_Prompt_
Can you rewrite the lines below with "fireplace glass door" replaced by "glass fireplace screen" and every other part left as it is?

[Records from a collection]

★ ★ ★ ★ ★ ★ ★

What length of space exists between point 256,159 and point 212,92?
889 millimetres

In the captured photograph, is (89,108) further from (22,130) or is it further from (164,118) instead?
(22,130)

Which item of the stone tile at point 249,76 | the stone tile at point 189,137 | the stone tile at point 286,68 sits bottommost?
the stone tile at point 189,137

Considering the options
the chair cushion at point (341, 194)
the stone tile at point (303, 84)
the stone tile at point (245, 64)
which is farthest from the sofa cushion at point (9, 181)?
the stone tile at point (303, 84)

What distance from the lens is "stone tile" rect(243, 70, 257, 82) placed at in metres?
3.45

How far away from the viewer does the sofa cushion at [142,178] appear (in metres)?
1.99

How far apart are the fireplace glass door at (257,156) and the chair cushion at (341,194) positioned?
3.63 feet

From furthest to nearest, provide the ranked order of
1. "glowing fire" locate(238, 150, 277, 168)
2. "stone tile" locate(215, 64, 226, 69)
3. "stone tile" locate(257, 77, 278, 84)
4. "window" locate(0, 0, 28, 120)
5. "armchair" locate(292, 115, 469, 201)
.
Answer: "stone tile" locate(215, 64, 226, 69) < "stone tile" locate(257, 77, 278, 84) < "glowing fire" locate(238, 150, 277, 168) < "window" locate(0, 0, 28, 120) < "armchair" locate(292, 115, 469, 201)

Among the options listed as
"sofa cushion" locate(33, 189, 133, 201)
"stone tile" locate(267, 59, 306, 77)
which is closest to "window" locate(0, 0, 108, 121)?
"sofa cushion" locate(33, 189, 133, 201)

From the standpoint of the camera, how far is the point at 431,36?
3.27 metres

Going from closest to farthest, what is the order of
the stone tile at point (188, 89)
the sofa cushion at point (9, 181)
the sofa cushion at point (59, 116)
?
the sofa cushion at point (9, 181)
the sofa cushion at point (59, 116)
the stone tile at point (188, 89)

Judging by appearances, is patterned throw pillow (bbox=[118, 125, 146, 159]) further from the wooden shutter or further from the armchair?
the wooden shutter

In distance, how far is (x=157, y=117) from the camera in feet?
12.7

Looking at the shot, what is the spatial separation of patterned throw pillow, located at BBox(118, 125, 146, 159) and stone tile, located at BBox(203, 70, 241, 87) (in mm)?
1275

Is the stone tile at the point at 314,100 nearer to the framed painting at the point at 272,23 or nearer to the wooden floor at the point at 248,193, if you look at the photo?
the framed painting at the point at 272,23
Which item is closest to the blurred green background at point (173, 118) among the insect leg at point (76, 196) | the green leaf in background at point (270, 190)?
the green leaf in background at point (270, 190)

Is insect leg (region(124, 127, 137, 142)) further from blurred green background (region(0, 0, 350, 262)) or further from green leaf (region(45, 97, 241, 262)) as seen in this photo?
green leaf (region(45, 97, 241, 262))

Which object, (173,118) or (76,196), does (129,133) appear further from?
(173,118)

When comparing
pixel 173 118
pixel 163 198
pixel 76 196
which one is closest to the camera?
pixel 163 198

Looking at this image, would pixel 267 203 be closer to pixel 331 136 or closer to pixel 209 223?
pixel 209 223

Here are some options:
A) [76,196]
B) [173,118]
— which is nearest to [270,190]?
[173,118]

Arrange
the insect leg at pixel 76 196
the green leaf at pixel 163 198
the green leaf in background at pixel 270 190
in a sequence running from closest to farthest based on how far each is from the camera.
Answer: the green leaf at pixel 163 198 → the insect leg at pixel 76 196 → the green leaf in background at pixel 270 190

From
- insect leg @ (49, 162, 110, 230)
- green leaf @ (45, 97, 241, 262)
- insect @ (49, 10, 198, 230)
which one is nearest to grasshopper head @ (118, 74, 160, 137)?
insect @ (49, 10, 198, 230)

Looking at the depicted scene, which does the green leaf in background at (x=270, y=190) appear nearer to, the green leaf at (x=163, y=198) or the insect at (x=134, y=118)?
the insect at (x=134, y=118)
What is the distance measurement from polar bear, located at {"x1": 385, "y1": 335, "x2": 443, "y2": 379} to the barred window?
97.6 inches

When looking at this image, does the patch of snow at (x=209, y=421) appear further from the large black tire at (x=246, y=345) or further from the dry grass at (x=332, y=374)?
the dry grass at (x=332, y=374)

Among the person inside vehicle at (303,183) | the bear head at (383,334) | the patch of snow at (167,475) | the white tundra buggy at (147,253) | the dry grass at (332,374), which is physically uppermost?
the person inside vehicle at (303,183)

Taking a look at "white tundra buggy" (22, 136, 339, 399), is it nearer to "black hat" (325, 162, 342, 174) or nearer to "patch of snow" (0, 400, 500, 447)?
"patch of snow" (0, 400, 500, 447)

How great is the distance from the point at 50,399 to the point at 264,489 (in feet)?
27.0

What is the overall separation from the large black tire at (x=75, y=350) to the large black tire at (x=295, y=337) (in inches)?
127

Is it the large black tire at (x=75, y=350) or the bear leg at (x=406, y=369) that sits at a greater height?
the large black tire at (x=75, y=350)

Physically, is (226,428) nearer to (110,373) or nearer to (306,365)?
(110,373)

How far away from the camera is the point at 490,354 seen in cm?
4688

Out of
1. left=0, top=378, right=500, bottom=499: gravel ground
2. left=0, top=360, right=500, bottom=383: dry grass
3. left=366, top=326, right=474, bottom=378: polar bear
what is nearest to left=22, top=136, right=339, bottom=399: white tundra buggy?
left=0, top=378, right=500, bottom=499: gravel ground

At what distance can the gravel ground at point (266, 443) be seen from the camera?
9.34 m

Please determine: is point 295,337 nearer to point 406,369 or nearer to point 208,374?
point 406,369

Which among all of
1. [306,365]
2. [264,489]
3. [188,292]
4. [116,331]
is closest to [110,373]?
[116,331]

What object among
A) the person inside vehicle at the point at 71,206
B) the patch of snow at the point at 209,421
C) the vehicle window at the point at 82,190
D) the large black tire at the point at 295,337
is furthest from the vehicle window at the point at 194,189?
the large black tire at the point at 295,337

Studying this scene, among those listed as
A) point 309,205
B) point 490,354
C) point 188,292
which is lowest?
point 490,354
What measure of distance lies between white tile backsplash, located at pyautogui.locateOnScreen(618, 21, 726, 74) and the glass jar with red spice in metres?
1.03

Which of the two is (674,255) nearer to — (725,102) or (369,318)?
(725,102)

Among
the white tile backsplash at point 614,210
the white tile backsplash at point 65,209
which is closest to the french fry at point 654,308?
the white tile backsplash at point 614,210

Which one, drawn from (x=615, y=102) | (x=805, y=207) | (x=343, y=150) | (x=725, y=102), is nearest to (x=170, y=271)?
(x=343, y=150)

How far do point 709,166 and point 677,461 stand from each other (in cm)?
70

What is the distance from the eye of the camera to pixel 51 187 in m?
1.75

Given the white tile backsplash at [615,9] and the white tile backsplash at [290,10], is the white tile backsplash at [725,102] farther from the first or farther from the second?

★ ★ ★ ★ ★ ★ ★

_Written reply_
What length of space exists between point 256,159 and point 212,92?
889 millimetres

In the captured photograph, is (89,108) further from (22,130) or is it further from (164,118) instead?
(22,130)

Which item of the stone tile at point 249,76 | the stone tile at point 189,137 | the stone tile at point 286,68 sits bottommost?
the stone tile at point 189,137

Considering the options
the chair cushion at point (341, 194)
the stone tile at point (303, 84)
the stone tile at point (245, 64)
which is farthest from the sofa cushion at point (9, 181)?
the stone tile at point (303, 84)

What distance from the lens is "stone tile" rect(243, 70, 257, 82) placed at in metres?
3.45

How far away from the viewer does the sofa cushion at [142,178] appear (in metres)?
1.99

How far apart are the glass fireplace screen at (257,156) and the chair cushion at (341,194) positioned?
3.63 feet

From furthest to nearest, provide the ranked order of
1. "glowing fire" locate(238, 150, 277, 168)
2. "stone tile" locate(215, 64, 226, 69)
3. "stone tile" locate(257, 77, 278, 84)
4. "window" locate(0, 0, 28, 120)
5. "armchair" locate(292, 115, 469, 201)
.
Answer: "stone tile" locate(215, 64, 226, 69) < "stone tile" locate(257, 77, 278, 84) < "glowing fire" locate(238, 150, 277, 168) < "window" locate(0, 0, 28, 120) < "armchair" locate(292, 115, 469, 201)

Among the options listed as
"sofa cushion" locate(33, 189, 133, 201)
"stone tile" locate(267, 59, 306, 77)
which is closest to "window" locate(0, 0, 108, 121)?
"sofa cushion" locate(33, 189, 133, 201)

From the standpoint of the camera, how far is the point at 431,36?
3.27 metres

Going from closest to farthest, what is the order of
the stone tile at point (188, 89)
the sofa cushion at point (9, 181)
the sofa cushion at point (59, 116)
?
the sofa cushion at point (9, 181)
the sofa cushion at point (59, 116)
the stone tile at point (188, 89)

Judging by appearances, is patterned throw pillow (bbox=[118, 125, 146, 159]) further from the wooden shutter or further from the armchair?
the wooden shutter

In distance, how far is (x=157, y=117) from the camera in feet?
12.7

Looking at the shot, what is the spatial separation of patterned throw pillow, located at BBox(118, 125, 146, 159) and stone tile, located at BBox(203, 70, 241, 87) (in mm)?
1275

Is the stone tile at the point at 314,100 nearer to the framed painting at the point at 272,23 or nearer to the wooden floor at the point at 248,193, if you look at the photo?
the framed painting at the point at 272,23
Which item is closest to the blurred green background at point (173, 118) among the insect leg at point (76, 196) | the green leaf in background at point (270, 190)?
the green leaf in background at point (270, 190)

Is insect leg (region(124, 127, 137, 142)) further from blurred green background (region(0, 0, 350, 262)) or further from green leaf (region(45, 97, 241, 262)) as seen in this photo?
green leaf (region(45, 97, 241, 262))

Which object, (173,118) or (76,196), does (129,133) appear further from?
(173,118)

When comparing
pixel 173 118
pixel 163 198
pixel 76 196
which one is closest to the camera?
pixel 163 198

Looking at this image, would pixel 267 203 be closer to pixel 331 136 or closer to pixel 209 223?
pixel 209 223

Here are some options:
A) [76,196]
B) [173,118]
— which is nearest to [270,190]?
[173,118]

Arrange
the insect leg at pixel 76 196
the green leaf at pixel 163 198
the green leaf in background at pixel 270 190
in a sequence running from closest to farthest based on how far each is from the camera.
Answer: the green leaf at pixel 163 198 → the insect leg at pixel 76 196 → the green leaf in background at pixel 270 190

From
- insect leg @ (49, 162, 110, 230)
- green leaf @ (45, 97, 241, 262)
- insect @ (49, 10, 198, 230)
which one is nearest to grasshopper head @ (118, 74, 160, 137)?
insect @ (49, 10, 198, 230)

Looking at the depicted scene, which does the green leaf in background at (x=270, y=190) appear nearer to, the green leaf at (x=163, y=198) or the insect at (x=134, y=118)?
the insect at (x=134, y=118)
What is the distance measurement from polar bear, located at {"x1": 385, "y1": 335, "x2": 443, "y2": 379} to the barred window?
97.6 inches

When looking at this image, does the patch of snow at (x=209, y=421) appear further from the large black tire at (x=246, y=345) or further from the dry grass at (x=332, y=374)?
the dry grass at (x=332, y=374)

Among the person inside vehicle at (303,183) | the bear head at (383,334) | the patch of snow at (167,475) | the white tundra buggy at (147,253) | the dry grass at (332,374), which is physically uppermost?
the person inside vehicle at (303,183)

Taking a look at "white tundra buggy" (22, 136, 339, 399), is it nearer to "black hat" (325, 162, 342, 174) or nearer to "patch of snow" (0, 400, 500, 447)?
"patch of snow" (0, 400, 500, 447)

How great is the distance from the point at 50,399 to the point at 264,489 (in feet)?
27.0

What is the overall separation from the large black tire at (x=75, y=350) to the large black tire at (x=295, y=337) (in inches)?
127

Is it the large black tire at (x=75, y=350) or the bear leg at (x=406, y=369) that sits at a greater height?
the large black tire at (x=75, y=350)

Physically, is (226,428) nearer to (110,373) or nearer to (306,365)?
(110,373)

How far away from the camera is the point at 490,354 seen in cm?
4688

Out of
1. left=0, top=378, right=500, bottom=499: gravel ground
2. left=0, top=360, right=500, bottom=383: dry grass
3. left=366, top=326, right=474, bottom=378: polar bear
what is nearest to left=22, top=136, right=339, bottom=399: white tundra buggy?
left=0, top=378, right=500, bottom=499: gravel ground

At what distance can the gravel ground at point (266, 443) be seen from the camera?
9.34 m

Please determine: is point 295,337 nearer to point 406,369 or nearer to point 208,374?
point 406,369

Which among all of
1. [306,365]
2. [264,489]
3. [188,292]
4. [116,331]
is closest to [110,373]?
[116,331]

What object among
A) the person inside vehicle at the point at 71,206
B) the patch of snow at the point at 209,421
C) the vehicle window at the point at 82,190
D) the large black tire at the point at 295,337
is furthest from the vehicle window at the point at 194,189?
the large black tire at the point at 295,337

Studying this scene, among those listed as
A) point 309,205
B) point 490,354
C) point 188,292
which is lowest?
point 490,354
What measure of distance lies between white tile backsplash, located at pyautogui.locateOnScreen(618, 21, 726, 74) and the glass jar with red spice in metres?
1.03

Which of the two is (674,255) nearer to — (725,102) or (369,318)?
(725,102)

Among
the white tile backsplash at point 614,210
the white tile backsplash at point 65,209
which is closest to the french fry at point 654,308?
the white tile backsplash at point 614,210

Which one, drawn from (x=615, y=102) | (x=805, y=207) | (x=343, y=150) | (x=725, y=102), is nearest to (x=170, y=271)?
(x=343, y=150)

How far do point 709,166 and point 677,461 stand from each other (in cm)?
70

What is the distance from the eye of the camera to pixel 51 187 in m?
1.75

Given the white tile backsplash at [615,9] and the white tile backsplash at [290,10], is the white tile backsplash at [725,102] farther from the first or farther from the second?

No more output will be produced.